The United States’ bombing of Iran’s nuclear facilities is fueling fears of a sharper spike in global oil prices, as tensions in the Middle East threaten to choke key supply routes and unsettle already volatile energy markets.
Jetti Petroleum Inc. president Leo Bellas warned that for import-dependent economies like the Philippines, the fallout could push fuel prices even higher as rising shipping costs add pressure amid the expanding conflict zone.
“World oil prices could rise further because of the new development.
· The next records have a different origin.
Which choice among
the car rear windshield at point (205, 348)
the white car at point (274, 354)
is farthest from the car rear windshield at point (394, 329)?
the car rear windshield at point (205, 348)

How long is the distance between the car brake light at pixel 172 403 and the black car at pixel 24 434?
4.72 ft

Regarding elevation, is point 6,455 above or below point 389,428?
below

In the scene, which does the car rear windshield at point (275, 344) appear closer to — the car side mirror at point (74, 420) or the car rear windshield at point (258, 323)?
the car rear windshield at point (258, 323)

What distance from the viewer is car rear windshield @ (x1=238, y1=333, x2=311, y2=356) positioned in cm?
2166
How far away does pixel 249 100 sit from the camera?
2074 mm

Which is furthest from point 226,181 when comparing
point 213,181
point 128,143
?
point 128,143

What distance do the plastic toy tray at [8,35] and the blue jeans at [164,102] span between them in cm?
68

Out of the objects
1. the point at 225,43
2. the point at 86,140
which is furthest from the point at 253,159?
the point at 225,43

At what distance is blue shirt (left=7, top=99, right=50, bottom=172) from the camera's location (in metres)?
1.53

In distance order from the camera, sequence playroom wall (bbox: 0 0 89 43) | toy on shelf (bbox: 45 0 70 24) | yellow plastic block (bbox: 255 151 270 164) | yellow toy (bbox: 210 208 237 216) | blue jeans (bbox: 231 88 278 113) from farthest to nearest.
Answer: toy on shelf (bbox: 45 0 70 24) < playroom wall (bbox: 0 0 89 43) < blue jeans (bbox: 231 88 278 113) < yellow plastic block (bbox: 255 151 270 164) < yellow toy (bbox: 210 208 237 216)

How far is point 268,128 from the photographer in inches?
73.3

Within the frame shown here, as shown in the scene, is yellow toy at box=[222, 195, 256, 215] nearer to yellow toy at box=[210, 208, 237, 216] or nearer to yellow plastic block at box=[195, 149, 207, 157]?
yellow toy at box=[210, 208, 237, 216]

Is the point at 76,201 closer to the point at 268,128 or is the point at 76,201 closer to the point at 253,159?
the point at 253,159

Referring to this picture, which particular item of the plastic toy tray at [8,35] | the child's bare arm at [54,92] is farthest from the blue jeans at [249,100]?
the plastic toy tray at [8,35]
The potential increase in premium and freight, which are projected to rise because of the expanded scope of hostilities, could be factored in in the expected movement on domestic prices next week,” Bellas said on Sunday.
The United States, in full coordination with Israel, launched airstrikes on three nuclear sites in Iran, an operation President Donald Trump called “successful” and “obliterating.”
However, Iranian officials confirmed the strikes but downplayed the extent of the damage.
With trading markets already reacting to the heightened geopolitical risk, a new round of price hikes looms, compounding inflation concerns and threatening to derail energy cost forecasts for the year.
Based on Jetti’s monitoring, pump prices could rise sharply next week, with diesel increasing by P4.90 to P5.10 per liter and gasoline by P3.20 to P3.40 per liter.
Despite the potential spike in prices, the Department of Energy’s Oil Management Bureau said that Dubai crude remains below the $80-per-barrel threshold required to activate government fuel subsidies.
For this year, the Department of Transportation has allocated P2.5 billion in fuel aid for public utility vehicle drivers, while the Department of Agriculture earmarked P585 million for farmers and fisherfolk.
Oil companies are mandated to maintain at least a 30-day inventory of crude oil and a 15-day stock of finished petroleum products.
Suspension of fuel taxes
Meanwhile, jeepney group PISTON calls for the temporary suspension of the implementation of excise tax in gasoline, days before the P4 per liter price hike in gasoline products.
In a radio interview, PISTON National president Mody Floranda urged president Ferdinand Marcos Jr. to issue an executive order to temporarily suspend the gasoline taxes.
“We are urging Marcos to issue an executive order suspending the implementation of high taxes on petroleum products, so that ordinary Filipinos with limited income can cope,” Floranda said.
Last 2017, former President Rodrigo Duterte signed the Tax Reform for Acceleration and Inclusion (TRAIN) into law, which increased the excise tax on gasoline and diesel from 2018 to 2020.
Under the TRAIN law, the Department of Finance said that the excise tax on oil products will only be suspended if global oil prices reach $80 per barrel.
The excise tax on diesel products is P6.00 per liter, while gasoline products are taxed at P10.00 per liter.
Transportation Secretary Vince Dizon said that the government has prepared at least P 2.5 billion, which will be distributed in the form of a fuel subsidy.
Floranda welcomes the fuel subsidy; however, he said that this is still not enough because of the big-time oil price hikes.